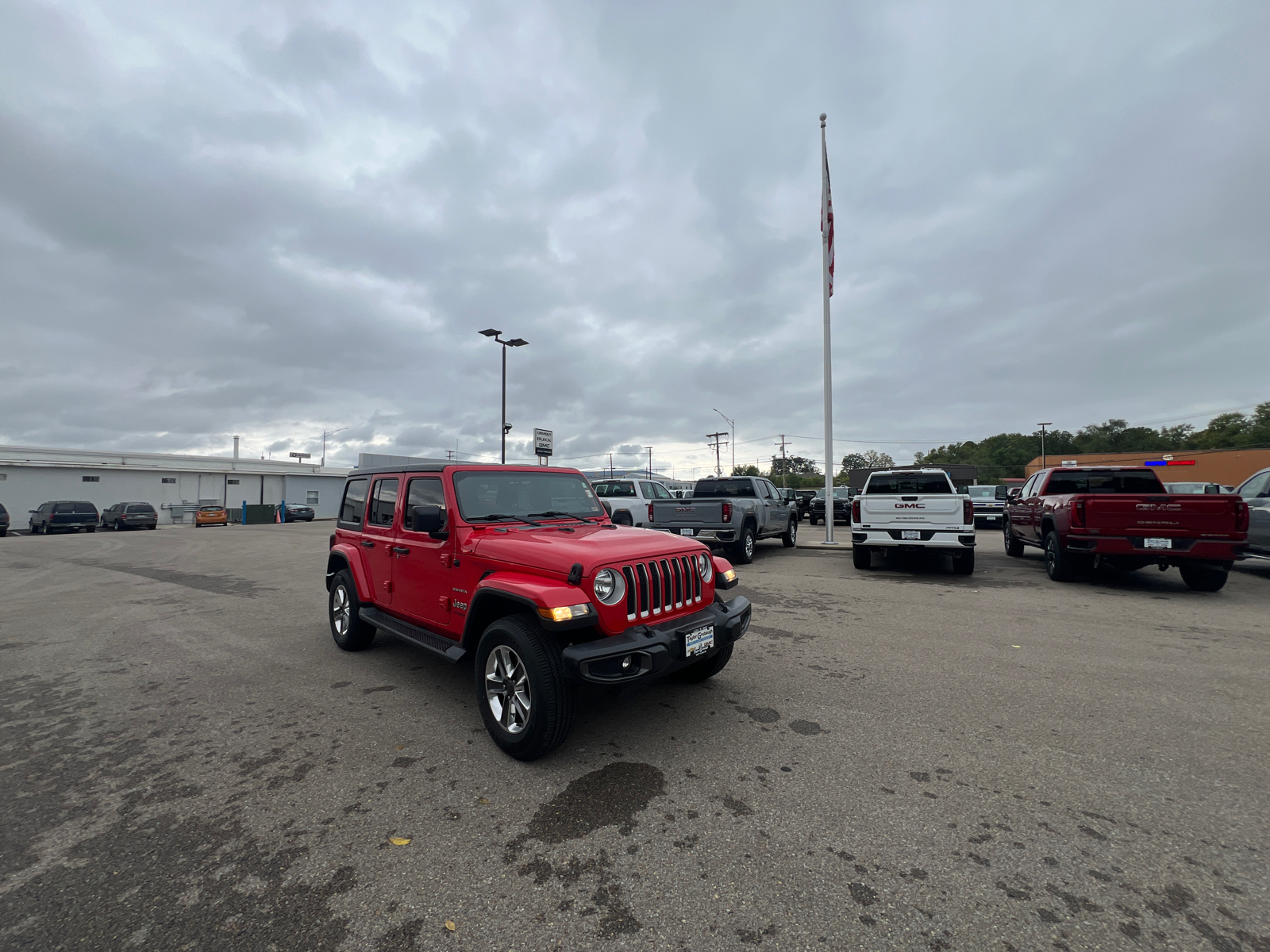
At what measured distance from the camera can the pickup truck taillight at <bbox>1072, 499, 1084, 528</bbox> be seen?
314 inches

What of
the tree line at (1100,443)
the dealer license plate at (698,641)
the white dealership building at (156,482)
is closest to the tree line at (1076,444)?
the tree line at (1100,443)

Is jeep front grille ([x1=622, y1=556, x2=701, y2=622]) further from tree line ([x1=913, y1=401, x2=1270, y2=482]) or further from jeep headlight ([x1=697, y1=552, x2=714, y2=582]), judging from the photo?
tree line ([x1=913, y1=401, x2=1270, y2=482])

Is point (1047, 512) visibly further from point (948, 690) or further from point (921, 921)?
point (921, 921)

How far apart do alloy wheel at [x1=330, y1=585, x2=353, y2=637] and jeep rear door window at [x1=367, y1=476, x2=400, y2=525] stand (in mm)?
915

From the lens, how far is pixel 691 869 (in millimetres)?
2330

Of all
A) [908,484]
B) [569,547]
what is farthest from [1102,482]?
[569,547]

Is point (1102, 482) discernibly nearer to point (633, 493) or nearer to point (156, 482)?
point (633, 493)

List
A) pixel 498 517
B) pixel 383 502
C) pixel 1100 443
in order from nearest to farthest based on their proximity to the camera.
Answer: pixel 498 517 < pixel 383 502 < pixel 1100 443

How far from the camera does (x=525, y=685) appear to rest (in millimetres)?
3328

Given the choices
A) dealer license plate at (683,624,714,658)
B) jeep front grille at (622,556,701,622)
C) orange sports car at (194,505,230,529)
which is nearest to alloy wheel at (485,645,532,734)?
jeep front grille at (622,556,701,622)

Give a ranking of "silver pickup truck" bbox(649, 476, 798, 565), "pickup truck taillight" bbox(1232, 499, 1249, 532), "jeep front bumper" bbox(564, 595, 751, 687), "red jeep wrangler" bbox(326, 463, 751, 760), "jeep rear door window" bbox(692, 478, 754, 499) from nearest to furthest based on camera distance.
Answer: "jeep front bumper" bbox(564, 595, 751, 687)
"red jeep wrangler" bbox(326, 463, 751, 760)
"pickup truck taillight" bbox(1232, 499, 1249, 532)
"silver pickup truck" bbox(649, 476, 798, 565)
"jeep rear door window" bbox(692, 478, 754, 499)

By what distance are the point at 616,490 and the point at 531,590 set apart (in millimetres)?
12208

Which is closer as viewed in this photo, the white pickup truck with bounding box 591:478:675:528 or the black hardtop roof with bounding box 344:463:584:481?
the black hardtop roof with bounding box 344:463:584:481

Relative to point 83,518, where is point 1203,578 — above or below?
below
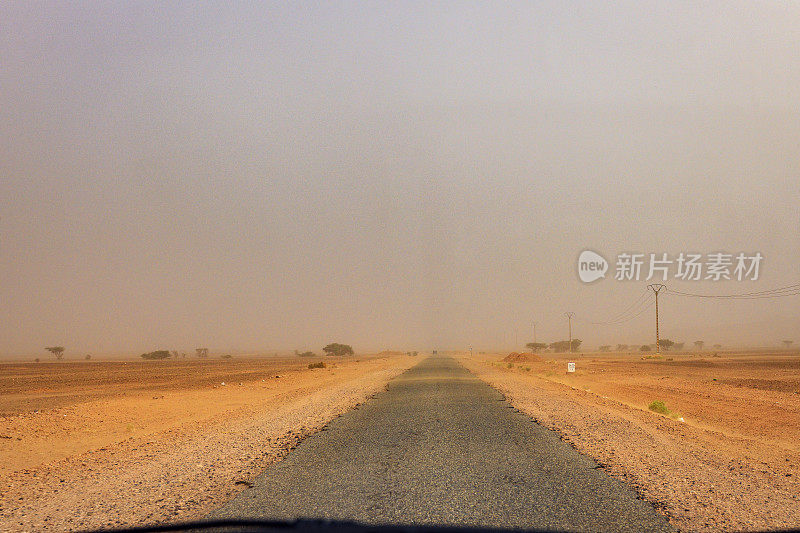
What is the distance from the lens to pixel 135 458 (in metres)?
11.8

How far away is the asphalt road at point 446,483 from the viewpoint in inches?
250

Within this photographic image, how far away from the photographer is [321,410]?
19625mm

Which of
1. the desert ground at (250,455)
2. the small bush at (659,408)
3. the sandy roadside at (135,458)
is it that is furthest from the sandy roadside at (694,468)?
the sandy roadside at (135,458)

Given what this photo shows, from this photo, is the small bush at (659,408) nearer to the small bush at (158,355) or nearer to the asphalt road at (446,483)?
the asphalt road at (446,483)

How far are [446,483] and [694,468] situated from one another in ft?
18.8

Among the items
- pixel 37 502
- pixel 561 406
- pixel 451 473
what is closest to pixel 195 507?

* * * * * * * * *

◆ Brief: Using the records above, extract exactly and only the lines from the one with "Which is closer" through the final line, inclusive, leaving out pictures.

◆ Complete answer:
Which is closer as viewed in this photo, the white pickup truck with bounding box 591:478:675:528 or the black hardtop roof with bounding box 344:463:584:481?
the black hardtop roof with bounding box 344:463:584:481

Relative to point 83,518, where is point 1203,578 — above or below?
below
What is the distance from the lens to pixel 135 458 (in metres)?
11.8

How far away is the asphalt road at point 446,483 from the viewpoint in inches?
250

Within this photographic image, how far away from the photographer is [321,410]?
19625mm

Which of
1. the desert ground at (250,455)
2. the small bush at (659,408)
3. the sandy roadside at (135,458)
is it that is furthest from the sandy roadside at (694,468)?
the sandy roadside at (135,458)

Given what this photo shows, from this photo, is the small bush at (659,408) nearer to the small bush at (158,355) or nearer to the asphalt road at (446,483)?
the asphalt road at (446,483)

How far are [446,483] and [694,468] situated from one another in ft?
18.8

Among the items
- pixel 37 502
- pixel 561 406
- pixel 451 473
what is closest to pixel 195 507?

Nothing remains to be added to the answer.